Before Creating the Enhancement Request
Summary
Add BatchChangeInvisibleTime support in the Proxy and Broker, following the existing BatchAck pattern. Currently, when the Proxy needs to change invisible time for multiple messages (client disconnect, write-back failure, periodic renewal, message filtering), it sends individual CHANGE_MESSAGE_INVISIBLETIME requests to the Broker one by one. This causes excessive network round-trips and, on the PopConsumerKVService (RocksDB) path, excessive RocksDB flushes (2N db.write() calls for N messages).
Motivation
Multiple scenarios in the Proxy require batch changeInvisibleTime:
-
Client disconnect (DefaultReceiptHandleManager.returnHandleGroup): When a client goes offline, the Proxy scans all unacked receipt handles for that client and calls changeInvisibleTime for each one individually. A consumer with many in-flight messages triggers N separate network round-trips.
-
ReceiveMessage write-back failure (ReceiveMessageResponseStreamWriter): When writing messages back to the gRPC client fails mid-stream, the Proxy nacks all remaining messages one by one.
-
Periodic renewal (DefaultReceiptHandleManager.scheduleRenewTask): The Proxy periodically renews receipt handles that are about to expire. Each handle is renewed individually via a separate changeInvisibleTime call.
-
Pop message filtering (ConsumerProcessor.filterPopResult): Messages filtered as TO_RETURN are changed invisible time individually.
On the Broker side with PopConsumerKVServiceEnable=true, each individual changeInvisibleTime call in PopConsumerService.changeInvisibilityDuration() does:
popConsumerStore.writeRecords(Collections.singletonList(ckRecord)) — 1 RocksDB WriteBatch with 1 entry
popConsumerStore.deleteRecords(Collections.singletonList(ackRecord)) — 1 RocksDB WriteBatch with 1 entry
For N messages, this results in 2N db.write() calls. Since PopConsumerRocksdbStore uses sync=true on WriteOptions, each write forces a WAL flush, making this a significant bottleneck.
Describe the Solution You'd Like
Add a new BATCH_CHANGE_MESSAGE_INVISIBLETIME request code, following the existing BatchAck (BATCH_ACK_MESSAGE) pattern:
Request format — Each entry carries the same parameters as the single ChangeInvisibleTimeRequestHeader:
consumerGroup, topic, queueId, extraInfo, offset, invisibleTime, liteTopic, suspend
Response format — Per-entry results with new receipt handle info (same as ChangeInvisibleTimeResponseHeader):
code (SUCCESS or error), popTime, invisibleTime, reviveQid
Layer-by-layer changes:
-
Remoting: Add RequestCode.BATCH_CHANGE_MESSAGE_INVISIBLETIME, BatchChangeInvisibleTimeRequestBody (with List<ChangeInvisibleTimeRequestEntry>), BatchChangeInvisibleTimeResponseBody (with per-entry results)

Set tasks |
[1] In the BatchChangeInvisibleTime proposal, how many db.write() calls do N messages cause on the PopConsumerKVService path?
[2] Please extend the BatchChangeInvisibleTime proposal from its last sentence, adding the next items in its layer-by-layer list.
The lines that come after this proposal have nothing to do with it.

Supplied data |
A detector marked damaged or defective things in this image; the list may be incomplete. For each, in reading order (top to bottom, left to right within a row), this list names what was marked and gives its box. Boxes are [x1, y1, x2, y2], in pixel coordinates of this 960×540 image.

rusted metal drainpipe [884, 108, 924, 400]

Outputs by task |
[1] 2N db.write() calls.

[2]
-
Broker — True batch processing:
PopConsumerService.batchChangeInvisibilityDuration(): Collect all CK records and ack records, then call writeRecords(allCkRecords) once and deleteRecords(allAckRecords) once. This reduces N messages from 2N db.write() to just 2 db.write() calls.
ChangeInvisibleTimeProcessor: Handle BATCH_CHANGE_MESSAGE_INVISIBLETIME — on KV path, delegate to the batch method above; on traditional revive path, iterate and call appendCheckPointThenAckOrigin() per entry.
BrokerController: Register the new request code to changeInvisibleTimeProcessor.
-
Client: Add batchChangeInvisibleTimeAsync() to MQClientAPIImpl and MQClientAPIExt.
-
Proxy Service: Add batchChangeInvisibleTime() to MessageService, ClusterMessageService, and LocalMessageService.
-
Proxy Processor: Add batchChangeInvisibleTime() to ConsumerProcessor (group by broker, filter expired handles), MessagingProcessor interface, and DefaultMessagingProcessor.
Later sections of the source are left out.